Provided data Block Start

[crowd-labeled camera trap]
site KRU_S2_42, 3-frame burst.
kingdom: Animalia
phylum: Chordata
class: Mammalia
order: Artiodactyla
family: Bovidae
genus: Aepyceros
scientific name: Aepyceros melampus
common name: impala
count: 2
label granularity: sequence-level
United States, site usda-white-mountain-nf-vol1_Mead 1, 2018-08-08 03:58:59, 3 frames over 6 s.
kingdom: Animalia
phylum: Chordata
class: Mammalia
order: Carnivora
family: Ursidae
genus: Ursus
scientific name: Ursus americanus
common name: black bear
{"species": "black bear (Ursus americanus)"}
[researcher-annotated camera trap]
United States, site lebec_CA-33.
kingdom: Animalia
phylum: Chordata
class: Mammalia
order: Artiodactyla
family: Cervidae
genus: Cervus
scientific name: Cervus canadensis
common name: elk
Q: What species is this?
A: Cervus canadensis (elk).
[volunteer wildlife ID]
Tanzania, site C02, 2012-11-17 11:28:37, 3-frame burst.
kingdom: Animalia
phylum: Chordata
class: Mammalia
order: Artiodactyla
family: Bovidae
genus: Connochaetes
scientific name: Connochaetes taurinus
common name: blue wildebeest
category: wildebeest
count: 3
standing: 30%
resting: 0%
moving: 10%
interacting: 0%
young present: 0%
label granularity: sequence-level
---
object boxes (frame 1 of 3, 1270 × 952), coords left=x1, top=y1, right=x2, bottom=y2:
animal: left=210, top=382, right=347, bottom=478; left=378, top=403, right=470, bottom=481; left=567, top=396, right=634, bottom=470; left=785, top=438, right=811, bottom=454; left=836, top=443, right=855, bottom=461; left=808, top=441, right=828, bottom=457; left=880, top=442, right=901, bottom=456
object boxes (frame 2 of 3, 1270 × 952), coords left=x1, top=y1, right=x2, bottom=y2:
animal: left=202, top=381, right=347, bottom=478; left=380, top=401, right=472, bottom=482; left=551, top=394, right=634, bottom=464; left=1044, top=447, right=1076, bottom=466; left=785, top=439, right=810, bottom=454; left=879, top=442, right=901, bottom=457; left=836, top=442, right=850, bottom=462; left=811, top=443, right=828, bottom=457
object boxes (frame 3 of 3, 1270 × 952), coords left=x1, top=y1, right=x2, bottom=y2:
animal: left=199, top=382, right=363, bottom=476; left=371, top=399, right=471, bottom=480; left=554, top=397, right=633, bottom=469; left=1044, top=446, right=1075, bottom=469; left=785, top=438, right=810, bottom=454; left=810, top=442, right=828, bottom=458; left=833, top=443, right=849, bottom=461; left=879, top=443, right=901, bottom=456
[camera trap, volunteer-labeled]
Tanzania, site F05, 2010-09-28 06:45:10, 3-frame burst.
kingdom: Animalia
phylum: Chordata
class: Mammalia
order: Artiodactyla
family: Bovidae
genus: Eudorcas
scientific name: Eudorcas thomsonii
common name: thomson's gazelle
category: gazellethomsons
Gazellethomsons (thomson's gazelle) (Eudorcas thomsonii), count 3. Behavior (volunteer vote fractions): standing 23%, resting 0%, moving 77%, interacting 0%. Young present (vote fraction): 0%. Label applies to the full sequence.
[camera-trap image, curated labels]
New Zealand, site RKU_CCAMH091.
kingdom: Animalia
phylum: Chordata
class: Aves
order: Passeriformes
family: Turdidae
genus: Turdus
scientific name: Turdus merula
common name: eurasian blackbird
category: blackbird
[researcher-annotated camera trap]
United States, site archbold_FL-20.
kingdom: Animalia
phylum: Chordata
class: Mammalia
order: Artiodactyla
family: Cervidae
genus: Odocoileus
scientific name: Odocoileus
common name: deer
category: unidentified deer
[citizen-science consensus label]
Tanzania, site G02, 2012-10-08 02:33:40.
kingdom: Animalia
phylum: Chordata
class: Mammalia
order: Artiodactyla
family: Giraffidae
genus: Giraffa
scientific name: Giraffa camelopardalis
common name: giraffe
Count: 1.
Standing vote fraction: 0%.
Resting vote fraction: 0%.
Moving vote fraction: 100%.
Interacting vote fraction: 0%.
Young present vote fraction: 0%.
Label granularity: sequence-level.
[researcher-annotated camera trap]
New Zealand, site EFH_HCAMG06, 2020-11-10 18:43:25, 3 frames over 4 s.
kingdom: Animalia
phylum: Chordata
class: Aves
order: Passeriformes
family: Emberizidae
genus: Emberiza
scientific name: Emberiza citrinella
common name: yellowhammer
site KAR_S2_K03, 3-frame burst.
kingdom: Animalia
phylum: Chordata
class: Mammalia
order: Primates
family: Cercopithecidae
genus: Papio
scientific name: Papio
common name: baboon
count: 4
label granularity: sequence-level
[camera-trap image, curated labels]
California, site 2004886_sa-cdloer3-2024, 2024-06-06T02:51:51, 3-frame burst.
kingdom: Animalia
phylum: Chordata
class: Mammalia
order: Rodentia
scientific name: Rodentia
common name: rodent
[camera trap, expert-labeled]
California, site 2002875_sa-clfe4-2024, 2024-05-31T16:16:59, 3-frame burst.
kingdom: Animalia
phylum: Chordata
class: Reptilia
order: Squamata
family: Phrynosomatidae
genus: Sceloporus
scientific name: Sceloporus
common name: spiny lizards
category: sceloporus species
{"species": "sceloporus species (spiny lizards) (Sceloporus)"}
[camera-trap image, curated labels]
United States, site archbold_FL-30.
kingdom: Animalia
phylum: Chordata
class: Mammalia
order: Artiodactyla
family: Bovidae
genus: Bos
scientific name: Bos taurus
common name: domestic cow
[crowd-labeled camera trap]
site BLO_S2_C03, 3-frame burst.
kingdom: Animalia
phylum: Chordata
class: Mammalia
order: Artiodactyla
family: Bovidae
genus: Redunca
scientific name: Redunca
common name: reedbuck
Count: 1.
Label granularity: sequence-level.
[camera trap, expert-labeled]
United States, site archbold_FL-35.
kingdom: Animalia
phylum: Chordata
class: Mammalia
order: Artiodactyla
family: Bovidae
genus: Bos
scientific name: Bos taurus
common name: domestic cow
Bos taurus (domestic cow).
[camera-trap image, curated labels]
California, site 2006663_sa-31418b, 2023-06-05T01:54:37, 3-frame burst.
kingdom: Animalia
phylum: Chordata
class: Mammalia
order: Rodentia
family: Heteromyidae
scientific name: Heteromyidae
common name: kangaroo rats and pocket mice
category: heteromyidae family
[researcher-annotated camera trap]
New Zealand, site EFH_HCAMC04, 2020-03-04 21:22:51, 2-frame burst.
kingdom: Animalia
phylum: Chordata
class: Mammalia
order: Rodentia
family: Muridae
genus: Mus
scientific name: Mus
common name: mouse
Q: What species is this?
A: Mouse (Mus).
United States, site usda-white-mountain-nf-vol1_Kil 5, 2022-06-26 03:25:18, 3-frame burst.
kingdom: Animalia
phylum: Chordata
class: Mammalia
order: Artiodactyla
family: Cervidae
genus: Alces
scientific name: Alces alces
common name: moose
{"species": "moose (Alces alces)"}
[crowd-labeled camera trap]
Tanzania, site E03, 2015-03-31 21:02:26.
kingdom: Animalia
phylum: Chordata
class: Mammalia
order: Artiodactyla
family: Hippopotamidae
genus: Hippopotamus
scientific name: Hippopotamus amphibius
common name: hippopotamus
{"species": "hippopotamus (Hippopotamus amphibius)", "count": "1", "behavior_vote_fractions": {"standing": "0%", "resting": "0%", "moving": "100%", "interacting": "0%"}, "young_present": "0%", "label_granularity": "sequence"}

Provided data Block End

Required action → Using the listing, copy every line where the word "amphibius" shows up.

Your solution →
scientific name: Hippopotamus amphibius
{"species": "hippopotamus (Hippopotamus amphibius)", "count": "1", "behavior_vote_fractions": {"standing": "0%", "resting": "0%", "moving": "100%", "interacting": "0%"}, "young_present": "0%", "label_granularity": "sequence"}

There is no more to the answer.